▶ **Task**
Count the lines in the records below that contain the string "wall", and reply with that number alone.

───

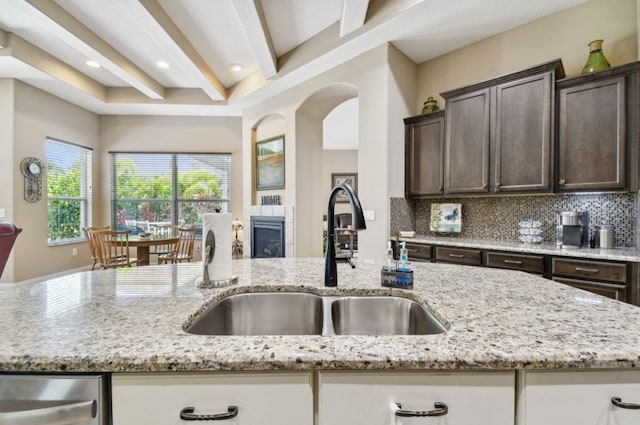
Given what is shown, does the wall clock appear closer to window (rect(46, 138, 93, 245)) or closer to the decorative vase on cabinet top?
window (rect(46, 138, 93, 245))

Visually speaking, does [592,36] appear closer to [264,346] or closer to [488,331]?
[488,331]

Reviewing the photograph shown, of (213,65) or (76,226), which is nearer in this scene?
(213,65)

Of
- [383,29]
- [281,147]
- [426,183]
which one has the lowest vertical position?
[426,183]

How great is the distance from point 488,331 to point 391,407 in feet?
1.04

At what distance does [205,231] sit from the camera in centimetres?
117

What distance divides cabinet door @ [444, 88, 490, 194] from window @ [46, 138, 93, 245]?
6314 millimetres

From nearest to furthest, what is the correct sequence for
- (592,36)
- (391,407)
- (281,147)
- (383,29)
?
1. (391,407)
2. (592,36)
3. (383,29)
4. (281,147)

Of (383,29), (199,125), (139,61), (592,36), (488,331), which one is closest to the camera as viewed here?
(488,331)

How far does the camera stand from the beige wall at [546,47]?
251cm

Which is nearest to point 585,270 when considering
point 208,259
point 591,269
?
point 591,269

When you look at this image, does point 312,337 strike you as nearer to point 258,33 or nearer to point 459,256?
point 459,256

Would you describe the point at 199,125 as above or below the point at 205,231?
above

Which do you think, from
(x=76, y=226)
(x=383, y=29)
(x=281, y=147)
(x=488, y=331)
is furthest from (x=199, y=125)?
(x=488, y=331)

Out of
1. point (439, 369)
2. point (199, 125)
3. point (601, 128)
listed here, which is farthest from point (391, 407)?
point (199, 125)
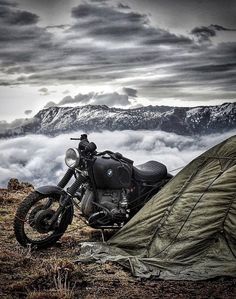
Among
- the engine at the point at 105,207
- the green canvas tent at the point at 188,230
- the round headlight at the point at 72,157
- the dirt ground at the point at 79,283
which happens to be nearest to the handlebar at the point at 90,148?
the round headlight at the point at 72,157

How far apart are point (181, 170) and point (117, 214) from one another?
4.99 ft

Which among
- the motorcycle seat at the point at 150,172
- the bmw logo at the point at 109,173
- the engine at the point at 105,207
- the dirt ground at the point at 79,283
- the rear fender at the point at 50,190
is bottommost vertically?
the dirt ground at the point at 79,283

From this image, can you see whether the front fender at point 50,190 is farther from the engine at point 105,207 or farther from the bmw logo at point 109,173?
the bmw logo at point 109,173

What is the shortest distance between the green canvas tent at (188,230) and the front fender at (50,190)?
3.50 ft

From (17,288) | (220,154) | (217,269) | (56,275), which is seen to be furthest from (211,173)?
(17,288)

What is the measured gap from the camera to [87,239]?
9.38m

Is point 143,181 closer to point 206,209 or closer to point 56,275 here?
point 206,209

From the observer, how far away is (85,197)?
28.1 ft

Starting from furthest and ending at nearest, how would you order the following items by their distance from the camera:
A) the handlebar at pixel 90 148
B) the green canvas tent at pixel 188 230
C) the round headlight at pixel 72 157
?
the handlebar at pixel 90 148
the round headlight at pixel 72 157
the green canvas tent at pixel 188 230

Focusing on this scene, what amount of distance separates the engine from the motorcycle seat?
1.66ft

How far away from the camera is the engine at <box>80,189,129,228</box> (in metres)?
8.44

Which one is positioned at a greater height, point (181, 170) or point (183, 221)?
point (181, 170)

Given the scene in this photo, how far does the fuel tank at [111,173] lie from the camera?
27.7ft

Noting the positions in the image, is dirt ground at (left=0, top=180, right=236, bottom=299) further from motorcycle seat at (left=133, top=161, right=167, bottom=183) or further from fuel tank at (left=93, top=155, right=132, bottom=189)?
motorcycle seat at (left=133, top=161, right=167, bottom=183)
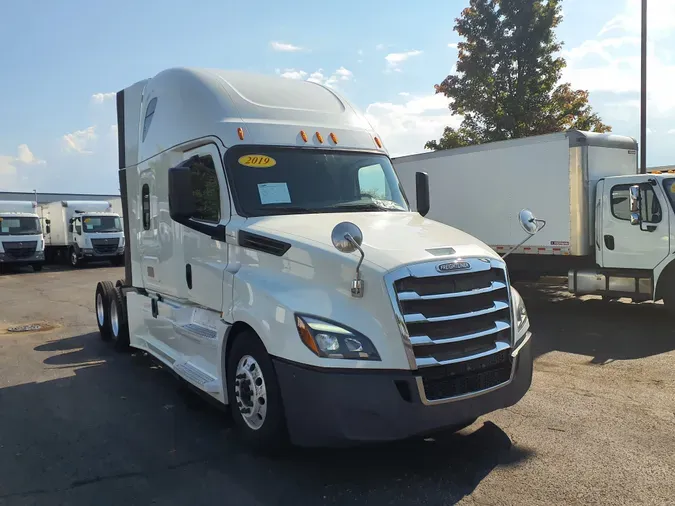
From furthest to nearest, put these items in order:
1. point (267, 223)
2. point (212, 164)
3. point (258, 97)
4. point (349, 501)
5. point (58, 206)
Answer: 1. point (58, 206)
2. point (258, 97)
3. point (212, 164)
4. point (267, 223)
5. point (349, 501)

───

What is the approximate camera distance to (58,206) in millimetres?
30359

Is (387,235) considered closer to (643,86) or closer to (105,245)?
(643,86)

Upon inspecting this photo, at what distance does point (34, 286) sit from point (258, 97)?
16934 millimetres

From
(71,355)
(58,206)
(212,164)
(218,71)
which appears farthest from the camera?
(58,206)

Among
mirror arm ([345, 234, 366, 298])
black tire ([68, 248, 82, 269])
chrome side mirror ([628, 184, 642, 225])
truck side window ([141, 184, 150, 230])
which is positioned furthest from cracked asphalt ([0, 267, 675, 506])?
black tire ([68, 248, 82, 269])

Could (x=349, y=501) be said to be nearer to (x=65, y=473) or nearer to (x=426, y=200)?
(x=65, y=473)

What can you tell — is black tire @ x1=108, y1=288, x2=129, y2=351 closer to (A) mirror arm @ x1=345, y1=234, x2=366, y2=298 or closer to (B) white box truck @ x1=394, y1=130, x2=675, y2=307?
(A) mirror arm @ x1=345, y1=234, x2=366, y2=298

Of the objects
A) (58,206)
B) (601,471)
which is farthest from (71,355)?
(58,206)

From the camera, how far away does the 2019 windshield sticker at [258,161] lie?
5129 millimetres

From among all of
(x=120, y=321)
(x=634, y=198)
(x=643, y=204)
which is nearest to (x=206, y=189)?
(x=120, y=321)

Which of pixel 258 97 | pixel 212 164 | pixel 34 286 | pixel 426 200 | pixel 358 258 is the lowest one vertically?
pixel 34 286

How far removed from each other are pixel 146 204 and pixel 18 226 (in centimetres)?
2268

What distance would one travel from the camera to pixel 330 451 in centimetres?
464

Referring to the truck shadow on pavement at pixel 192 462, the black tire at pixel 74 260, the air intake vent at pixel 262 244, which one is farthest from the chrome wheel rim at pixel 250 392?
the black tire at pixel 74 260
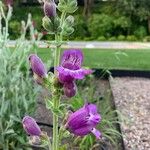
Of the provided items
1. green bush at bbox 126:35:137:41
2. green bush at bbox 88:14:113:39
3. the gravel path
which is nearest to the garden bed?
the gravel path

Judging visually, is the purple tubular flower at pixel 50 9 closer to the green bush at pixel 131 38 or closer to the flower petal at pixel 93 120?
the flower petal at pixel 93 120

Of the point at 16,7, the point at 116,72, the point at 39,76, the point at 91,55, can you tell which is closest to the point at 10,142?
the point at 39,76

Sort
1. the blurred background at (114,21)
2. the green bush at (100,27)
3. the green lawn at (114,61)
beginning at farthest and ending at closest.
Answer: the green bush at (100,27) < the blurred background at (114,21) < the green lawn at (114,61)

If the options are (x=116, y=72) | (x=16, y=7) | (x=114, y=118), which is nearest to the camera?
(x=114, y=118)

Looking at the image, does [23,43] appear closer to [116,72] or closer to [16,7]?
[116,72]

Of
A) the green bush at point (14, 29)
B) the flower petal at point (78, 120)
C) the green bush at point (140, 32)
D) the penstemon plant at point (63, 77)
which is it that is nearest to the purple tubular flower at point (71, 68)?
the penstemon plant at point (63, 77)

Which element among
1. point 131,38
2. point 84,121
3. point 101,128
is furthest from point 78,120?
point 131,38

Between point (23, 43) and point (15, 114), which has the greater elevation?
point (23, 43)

───

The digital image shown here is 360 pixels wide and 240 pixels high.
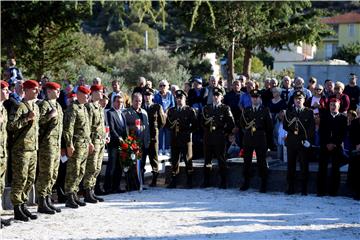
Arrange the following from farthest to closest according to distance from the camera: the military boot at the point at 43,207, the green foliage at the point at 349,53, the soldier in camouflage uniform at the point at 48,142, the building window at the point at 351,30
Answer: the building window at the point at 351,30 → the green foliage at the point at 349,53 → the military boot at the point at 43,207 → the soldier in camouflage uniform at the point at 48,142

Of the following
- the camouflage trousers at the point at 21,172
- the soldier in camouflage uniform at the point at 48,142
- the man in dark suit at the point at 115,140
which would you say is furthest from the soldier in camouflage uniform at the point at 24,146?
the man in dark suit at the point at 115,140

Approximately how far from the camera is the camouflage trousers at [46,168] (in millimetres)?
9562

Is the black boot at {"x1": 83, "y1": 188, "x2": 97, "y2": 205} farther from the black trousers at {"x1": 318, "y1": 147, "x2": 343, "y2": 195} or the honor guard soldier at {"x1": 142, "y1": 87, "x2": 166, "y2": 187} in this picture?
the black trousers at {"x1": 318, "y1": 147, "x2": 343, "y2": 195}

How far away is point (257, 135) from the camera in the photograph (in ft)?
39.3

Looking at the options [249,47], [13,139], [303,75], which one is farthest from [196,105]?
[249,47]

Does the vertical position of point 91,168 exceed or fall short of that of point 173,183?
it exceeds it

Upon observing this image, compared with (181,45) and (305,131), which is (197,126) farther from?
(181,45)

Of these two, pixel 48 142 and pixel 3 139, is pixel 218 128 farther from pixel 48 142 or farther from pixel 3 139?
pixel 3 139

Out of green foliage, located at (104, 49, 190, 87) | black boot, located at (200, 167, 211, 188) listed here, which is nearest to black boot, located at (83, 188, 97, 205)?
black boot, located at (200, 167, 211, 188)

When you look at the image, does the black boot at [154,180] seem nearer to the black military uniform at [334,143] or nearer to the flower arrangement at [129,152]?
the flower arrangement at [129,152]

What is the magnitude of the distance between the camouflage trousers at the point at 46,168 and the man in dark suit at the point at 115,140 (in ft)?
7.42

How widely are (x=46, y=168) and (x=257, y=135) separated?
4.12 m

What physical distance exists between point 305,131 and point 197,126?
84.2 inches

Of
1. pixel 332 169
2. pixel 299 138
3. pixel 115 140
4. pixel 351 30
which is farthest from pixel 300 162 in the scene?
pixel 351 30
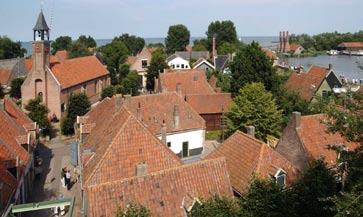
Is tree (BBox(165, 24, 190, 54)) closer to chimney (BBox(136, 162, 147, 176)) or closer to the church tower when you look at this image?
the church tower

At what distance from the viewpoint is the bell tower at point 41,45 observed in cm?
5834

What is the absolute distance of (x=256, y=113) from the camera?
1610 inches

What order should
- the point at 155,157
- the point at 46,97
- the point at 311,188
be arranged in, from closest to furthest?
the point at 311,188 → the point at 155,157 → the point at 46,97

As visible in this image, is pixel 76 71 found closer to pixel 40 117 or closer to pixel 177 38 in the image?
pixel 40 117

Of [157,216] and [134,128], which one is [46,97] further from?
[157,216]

───

▶ **Correct answer**
2